RECORDS SHOWN:

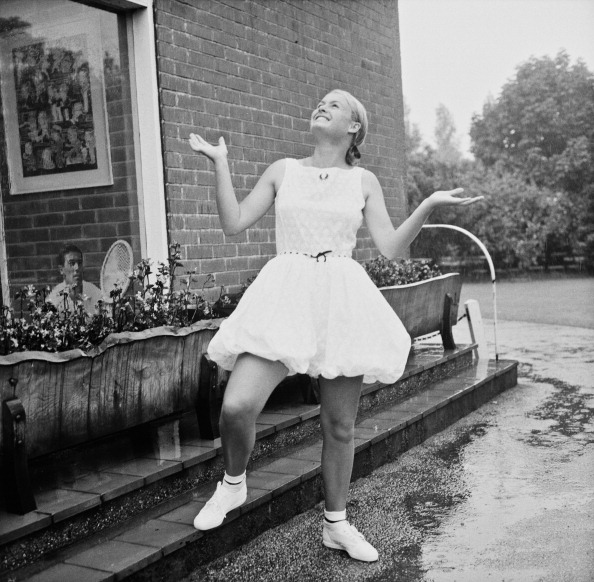 Looking Up「Fred Perry Bloomers」:写真・画像(8)[壁紙.com]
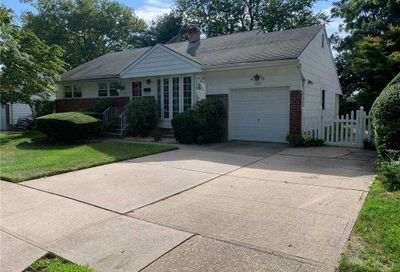585 Plainview Road Plainview NY 11803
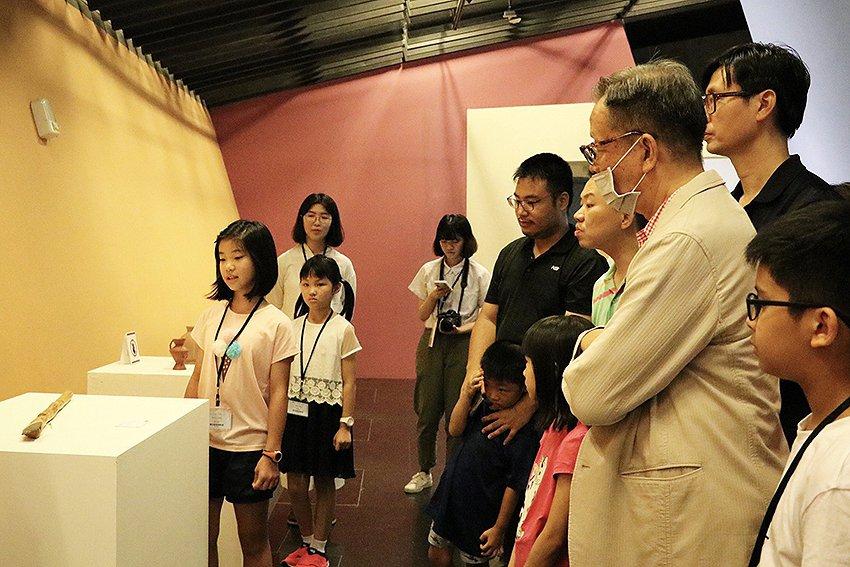 小小策展人親自導覽介紹展品及北臺灣文化。 十三行博物館/提供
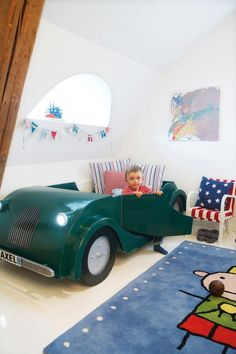 Vintage car bed... so much cooler than a race car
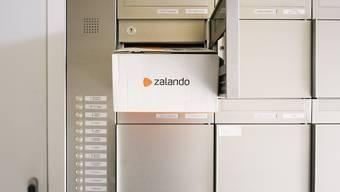 Der Online-Versandhändler Zalando rechnet für das laufende Jahr wegen den anhaltend hohen Temperaturen mit weniger Gewinn. (Archivbild)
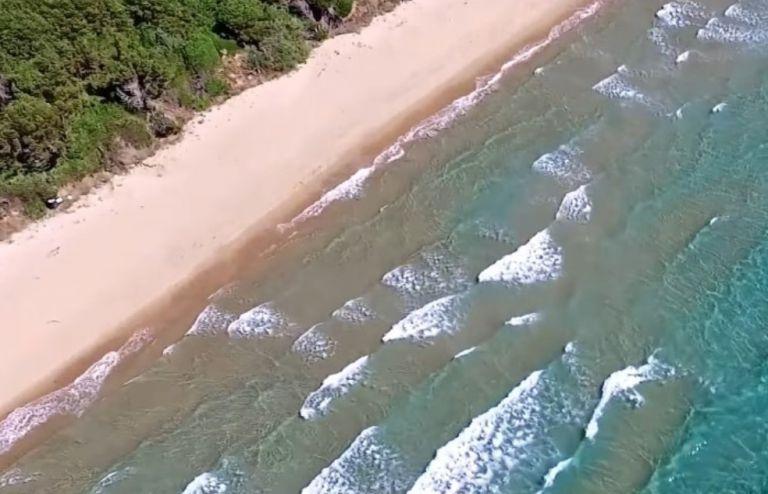 Αυτή είναι η ελληνική παραλία που λατρεύουν οι ξένοι, αλλά δεν γνωρίζουν οι περισσότεροι Έλληνες | to10.gr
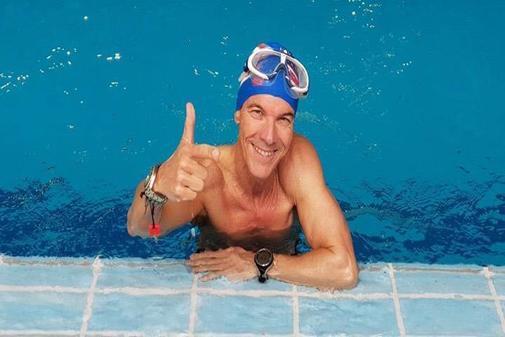 Nacho Peral, fuera del agua en la piscina.
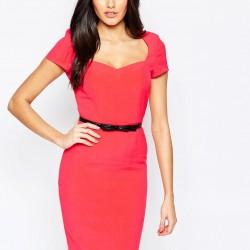 Siyah Kemer Detaylı Kırmızı Kalem Elbise Modeli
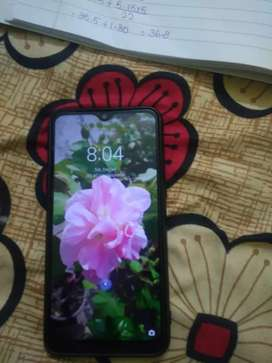 Realme 3 4/64 in very good condition 8 months old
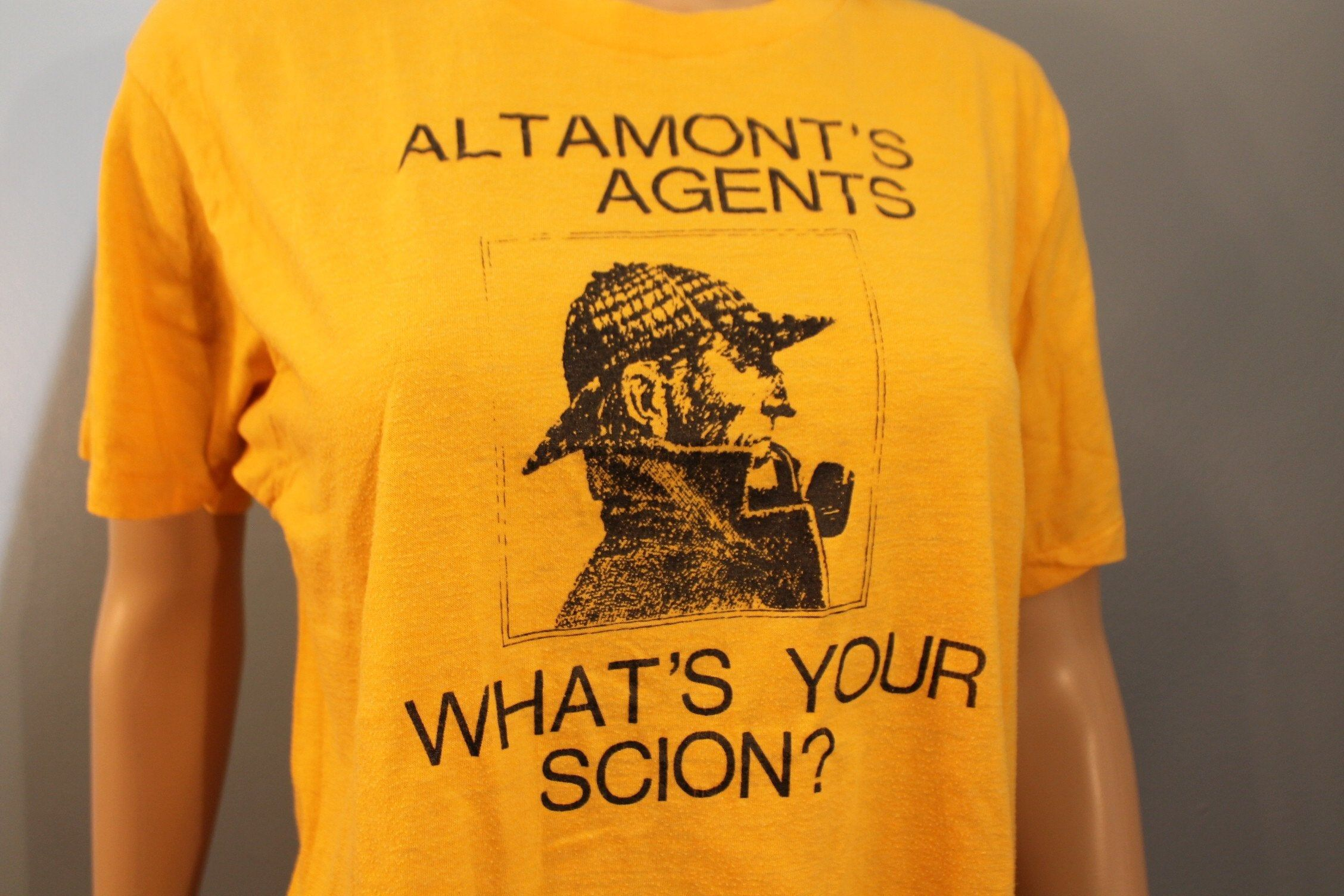 Vintage 1970s Altamonts Agents Whats Your Scion? Sherlock Holmes Yellow Custom Graphic T-Shirt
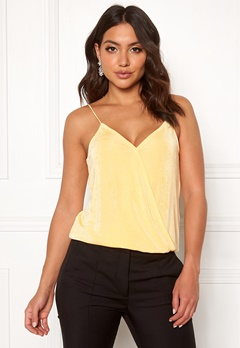 Pieces Marissa Wrap Slip Top Mellow Yellow Bubbleroom.dk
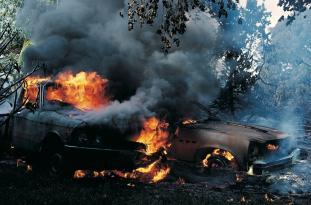 Binəqədidə YANĞIN: İki avtomobil kül oldu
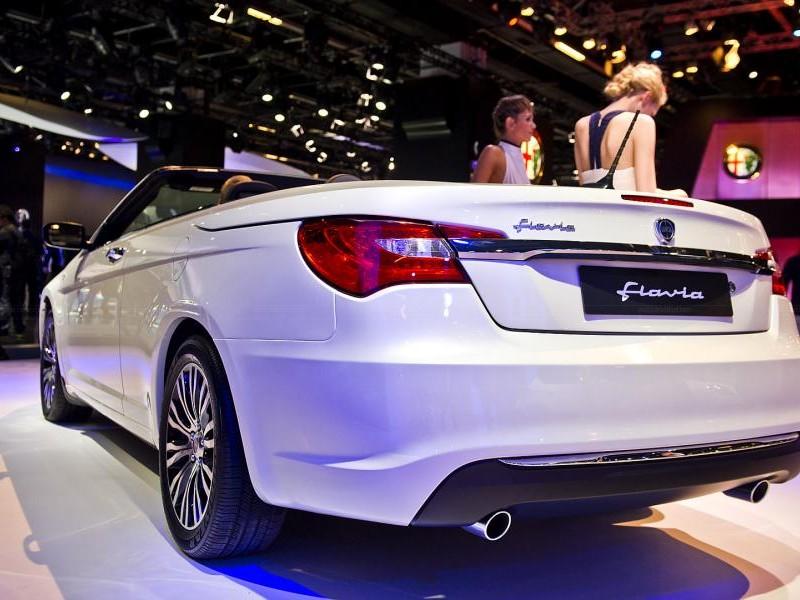 Белый Lancia Flavia Cabrio вид сзади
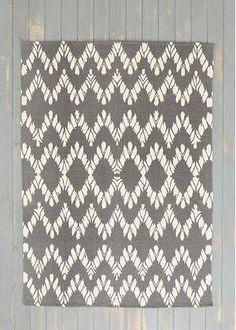 ★関税込★アーバンアウトフィッターズ Chevron Handmade Rug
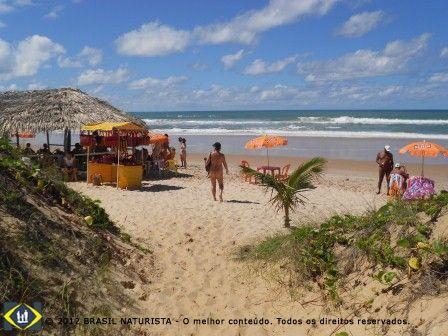 Meu trabalho é na praia para informar tudo que ocorre no naturismo no Brasil e no mundo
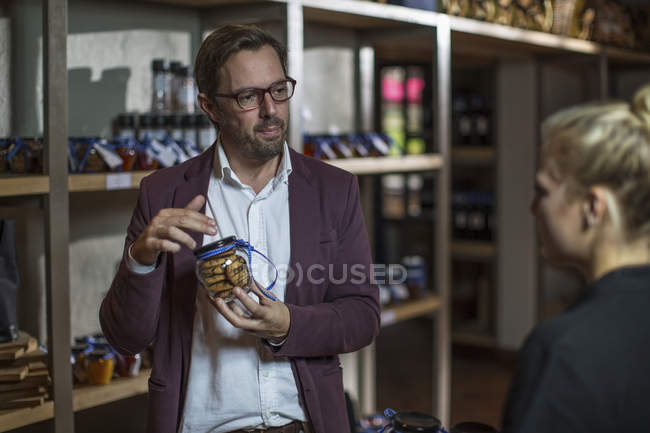 Casual masculino compra de biscoitos na loja — Fotografia de Stock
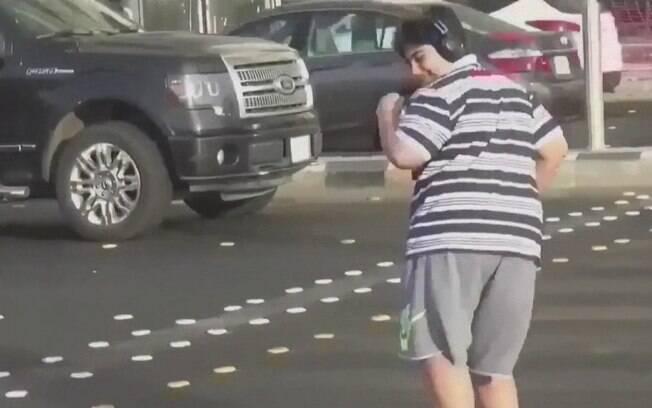 Jovem de 14 anos foi filmado dançando Macarena em faixa enquanto carros aguardavam sinal abrir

REQUIRED ACTION:
Copy out the material word for word, without any images.

SOLUTION TO THIS TASK:
 Looking Up「Fred Perry Bloomers」:写真・画像(8)[壁紙.com]
585 Plainview Road Plainview NY 11803
 小小策展人親自導覽介紹展品及北臺灣文化。 十三行博物館/提供
 Vintage car bed... so much cooler than a race car
 Der Online-Versandhändler Zalando rechnet für das laufende Jahr wegen den anhaltend hohen Temperaturen mit weniger Gewinn. (Archivbild)
 Αυτή είναι η ελληνική παραλία που λατρεύουν οι ξένοι, αλλά δεν γνωρίζουν οι περισσότεροι Έλληνες | to10.gr
 Nacho Peral, fuera del agua en la piscina.
 Siyah Kemer Detaylı Kırmızı Kalem Elbise Modeli
 Realme 3 4/64 in very good condition 8 months old
 Vintage 1970s Altamonts Agents Whats Your Scion? Sherlock Holmes Yellow Custom Graphic T-Shirt
 Pieces Marissa Wrap Slip Top Mellow Yellow Bubbleroom.dk
 Binəqədidə YANĞIN: İki avtomobil kül oldu
 Белый Lancia Flavia Cabrio вид сзади
 ★関税込★アーバンアウトフィッターズ Chevron Handmade Rug
 Meu trabalho é na praia para informar tudo que ocorre no naturismo no Brasil e no mundo
 Casual masculino compra de biscoitos na loja — Fotografia de Stock
 Jovem de 14 anos foi filmado dançando Macarena em faixa enquanto carros aguardavam sinal abrir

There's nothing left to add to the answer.